Enabling the In-Car Cocktail Party

Innovation Blog | May 9, 2018

It’s not what you think – we’re not talking about drinking and driving! Creating an automotive speech recognition system that works well under all conditions has always been a very challenging proposition. The car’s acoustic environment has lots of loud, non-predictable sounds that compete with the driver’s voice – like wind noise, road noise, and traffic. You may be able to guess another big noise source from inside the car, especially if you’re a parent – the other occupants. Whether it’s children, companions, or colleagues, it’s not always easy to stop all chatter just so the car has a chance of recognizing what you say to it. Recognizing one speaker in a crowd is the so-called “cocktail party problem,” and it’s been a very difficult one for computers to solve, especially within the car.

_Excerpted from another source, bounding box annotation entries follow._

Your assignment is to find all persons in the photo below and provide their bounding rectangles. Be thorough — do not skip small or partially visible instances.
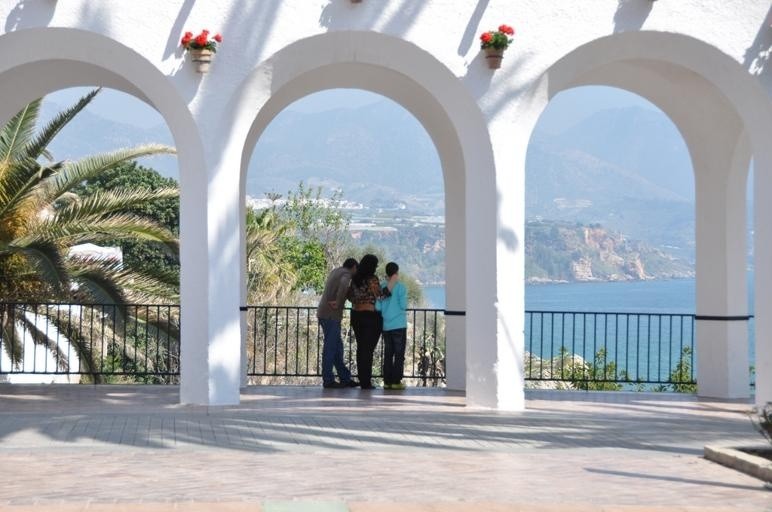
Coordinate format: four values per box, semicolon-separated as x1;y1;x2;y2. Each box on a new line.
316;257;359;387
374;262;407;389
347;254;398;390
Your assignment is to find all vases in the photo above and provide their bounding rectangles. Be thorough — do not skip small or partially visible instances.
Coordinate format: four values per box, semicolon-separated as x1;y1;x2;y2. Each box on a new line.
483;46;506;70
189;49;213;76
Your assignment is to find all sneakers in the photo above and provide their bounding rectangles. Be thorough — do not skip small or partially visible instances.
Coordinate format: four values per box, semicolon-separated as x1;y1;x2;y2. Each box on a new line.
324;379;406;389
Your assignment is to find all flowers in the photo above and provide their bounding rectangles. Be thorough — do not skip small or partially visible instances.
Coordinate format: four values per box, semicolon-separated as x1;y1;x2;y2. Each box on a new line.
476;24;516;52
178;29;221;52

This is why we’ve developed technology that can distinguish and separate multiple simultaneous voices, making the vehicle’s speech recognition more robust, useful and accurate. Allowing the car to recognize hands-free commands without requiring other conversations to stop provides more natural speech interaction and a better user experience for everyone in the car. And since this solution only needs a single microphone, it doesn’t introduce additional hardware expense to the car. Great – but according to the US Census Bureau’s latest data, over 76 percent of commuters drive alone and therefore don’t need to worry about competing voices.

Yes, but that’s today. In a few short years, perhaps even within one or two traditional automotive design cycles, mobility will be drastically transformed. Mobility as a Service (MaaS) is taking off and promises the ability for people to dynamically choose their mode of transport, with on-demand vehicle subscriptions and multiple car- or ride-sharing models. Far from removing the need to talk to your car, we believe self-driving technology will result in even more opportunity to talk to, direct, and control your car. The future is multi-passenger – and conversational.

Digital assistants like Amazon Alexa and Google Assistant are the hottest thing since sliced bread. With greater exposure, reliability, and comfort in a digital assistant, people will be increasingly relying on them to perform tasks in the car – tasks that don’t rely on their eyes or hands. That’s why we don’t just need digital assistants in our cars, we need ones that can listen to each one of us, even when we’re all talking.

Jacek Spiewla Sr Manager, User Experience

Jacek holds a Master’s in Human-Computer Interaction from the University of Michigan, and has a deep background in speech/audio processing technology, as well as voice user interface design. He is responsible for strategic planning activities and coordinating UX projects.